Please take a look at Not Dead Yet!’s topic https://www.healthrising.org/forums/threads/rheumatic-fever.6092/#post-34577
were I will continue writing stuff related to this idea.
I started developing this idea in my papaya topic in the forum, but more in a brainstorm fashion.
Please make sure Cort can contact you if desired. I’ve got this overexcited Eureca moment very strong now :-).
p.s.:
Got often pain in the bowel that is point/sphere like with from time to time additional pain shoots originating from it?
About sugar: did you try to differentiate between slow carbs that convert to dominantly glucose and sources that are or convert to high loads of dominantly fructose?
What if you have orthostatic intolerance as part of your M.E and are on vasoconstricting meds like midodrine? Can this make your M.E worse?
How does a layperson like myself determine if my wife (who has ME/CFS) has the shape distortions in her red blood cells that could be causing her cognitive fog? Is there a blood test one can order from a local medical lab? …or a place to send a sample?

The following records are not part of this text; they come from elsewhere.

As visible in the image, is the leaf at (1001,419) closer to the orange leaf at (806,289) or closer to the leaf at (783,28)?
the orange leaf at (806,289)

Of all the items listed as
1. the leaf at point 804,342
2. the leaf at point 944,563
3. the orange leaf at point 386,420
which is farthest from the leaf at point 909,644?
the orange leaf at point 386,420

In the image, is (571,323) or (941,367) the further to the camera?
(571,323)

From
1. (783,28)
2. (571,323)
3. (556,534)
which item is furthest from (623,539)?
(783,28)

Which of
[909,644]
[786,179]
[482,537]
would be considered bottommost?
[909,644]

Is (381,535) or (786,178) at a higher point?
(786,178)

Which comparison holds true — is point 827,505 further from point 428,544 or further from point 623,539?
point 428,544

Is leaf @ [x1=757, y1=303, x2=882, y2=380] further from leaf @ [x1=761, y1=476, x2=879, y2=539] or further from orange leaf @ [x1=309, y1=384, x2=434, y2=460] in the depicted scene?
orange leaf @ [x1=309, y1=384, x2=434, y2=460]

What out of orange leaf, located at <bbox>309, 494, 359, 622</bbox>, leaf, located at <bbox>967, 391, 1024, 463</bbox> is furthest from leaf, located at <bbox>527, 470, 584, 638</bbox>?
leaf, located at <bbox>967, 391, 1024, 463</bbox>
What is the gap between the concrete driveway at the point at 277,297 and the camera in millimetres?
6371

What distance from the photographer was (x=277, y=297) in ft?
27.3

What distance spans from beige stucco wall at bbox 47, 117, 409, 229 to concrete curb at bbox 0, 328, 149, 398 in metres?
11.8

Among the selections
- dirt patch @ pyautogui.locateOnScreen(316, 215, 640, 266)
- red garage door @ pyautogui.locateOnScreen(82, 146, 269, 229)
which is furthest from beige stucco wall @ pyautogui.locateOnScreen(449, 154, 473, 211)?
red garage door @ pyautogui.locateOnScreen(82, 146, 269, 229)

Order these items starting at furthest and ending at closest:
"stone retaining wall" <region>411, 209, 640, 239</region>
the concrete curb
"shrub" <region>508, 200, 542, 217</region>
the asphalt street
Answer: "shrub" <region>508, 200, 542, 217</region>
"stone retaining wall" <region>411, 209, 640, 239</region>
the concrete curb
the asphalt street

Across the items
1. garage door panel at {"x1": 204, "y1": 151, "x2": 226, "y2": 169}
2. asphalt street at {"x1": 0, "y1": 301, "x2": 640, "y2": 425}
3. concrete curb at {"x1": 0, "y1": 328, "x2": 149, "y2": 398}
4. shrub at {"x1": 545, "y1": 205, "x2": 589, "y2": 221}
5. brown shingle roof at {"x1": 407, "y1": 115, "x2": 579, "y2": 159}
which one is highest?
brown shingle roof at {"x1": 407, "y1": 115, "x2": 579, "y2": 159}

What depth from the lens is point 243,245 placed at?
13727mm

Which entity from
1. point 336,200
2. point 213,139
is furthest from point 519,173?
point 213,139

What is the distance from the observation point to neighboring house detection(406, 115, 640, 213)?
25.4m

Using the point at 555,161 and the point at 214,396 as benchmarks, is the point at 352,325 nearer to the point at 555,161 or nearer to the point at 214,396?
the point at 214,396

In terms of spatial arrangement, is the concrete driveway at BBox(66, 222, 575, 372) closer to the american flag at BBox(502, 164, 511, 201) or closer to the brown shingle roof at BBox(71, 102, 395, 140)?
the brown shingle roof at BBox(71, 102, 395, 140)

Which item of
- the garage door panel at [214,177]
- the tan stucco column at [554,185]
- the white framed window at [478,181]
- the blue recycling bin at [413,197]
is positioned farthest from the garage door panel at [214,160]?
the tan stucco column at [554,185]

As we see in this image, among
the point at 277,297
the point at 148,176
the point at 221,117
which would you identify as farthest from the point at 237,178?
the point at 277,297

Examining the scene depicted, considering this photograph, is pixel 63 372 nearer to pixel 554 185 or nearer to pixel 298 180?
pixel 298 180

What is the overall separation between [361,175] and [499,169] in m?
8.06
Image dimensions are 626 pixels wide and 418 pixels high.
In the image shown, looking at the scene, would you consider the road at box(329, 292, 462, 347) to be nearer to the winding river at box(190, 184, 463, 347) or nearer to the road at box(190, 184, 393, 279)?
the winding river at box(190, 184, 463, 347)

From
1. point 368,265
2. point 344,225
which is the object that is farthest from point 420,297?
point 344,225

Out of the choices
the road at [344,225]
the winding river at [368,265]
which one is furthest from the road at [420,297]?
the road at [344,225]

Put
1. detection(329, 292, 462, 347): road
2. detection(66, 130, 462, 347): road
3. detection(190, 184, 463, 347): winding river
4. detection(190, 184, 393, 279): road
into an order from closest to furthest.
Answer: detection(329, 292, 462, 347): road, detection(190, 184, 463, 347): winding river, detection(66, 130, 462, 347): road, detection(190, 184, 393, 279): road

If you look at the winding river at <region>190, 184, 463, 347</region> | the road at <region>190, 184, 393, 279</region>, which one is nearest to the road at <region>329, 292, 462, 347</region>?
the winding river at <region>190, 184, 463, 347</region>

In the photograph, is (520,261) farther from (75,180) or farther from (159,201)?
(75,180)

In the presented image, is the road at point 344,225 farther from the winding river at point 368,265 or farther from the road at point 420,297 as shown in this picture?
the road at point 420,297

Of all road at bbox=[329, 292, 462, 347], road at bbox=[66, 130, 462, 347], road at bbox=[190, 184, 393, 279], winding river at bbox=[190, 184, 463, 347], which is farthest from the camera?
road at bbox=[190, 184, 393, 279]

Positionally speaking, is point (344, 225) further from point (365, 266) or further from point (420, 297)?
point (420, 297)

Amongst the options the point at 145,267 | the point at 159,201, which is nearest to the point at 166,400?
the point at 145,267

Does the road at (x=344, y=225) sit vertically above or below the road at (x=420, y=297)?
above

Live Blood Cell Analysis – Most Naturopathic Docs probably offer it – I had mine done once and the Naturopath said my blood cells were some of the most damaged he’s ever seen. I’m only 27 and my fatigue is severe most days and as a result I’m unable to work much.
I haven’t heard this being super common with MECFS patients but when I first got ill, and ever since then (12 years) I have had hypochromic microcytic anaemia – this is not iron deficiency anaemia or thalassaemia – so that’s been a mystery for me for the last 12 years – low MCH and low MCV so the normal hemoglobin doesn’t apply to me. Absolutely feels like constantly out of oxygen.
What’s hypochromic microcytic anemia?
Wow, this is alarming. Our focus should be more on preventing diabetes, because once you get it, there’s no cure for it. One way of doing this is improving our microcirculation, as this improves our blood flow in the tiniest of vessels, reaching all parts of our vital organs. There are a number of microcirculation therapy out there. You guys might want to look it up.
Great article! Does anyone know of a vasodilator or blood thinner that might be used to treat? Thank you!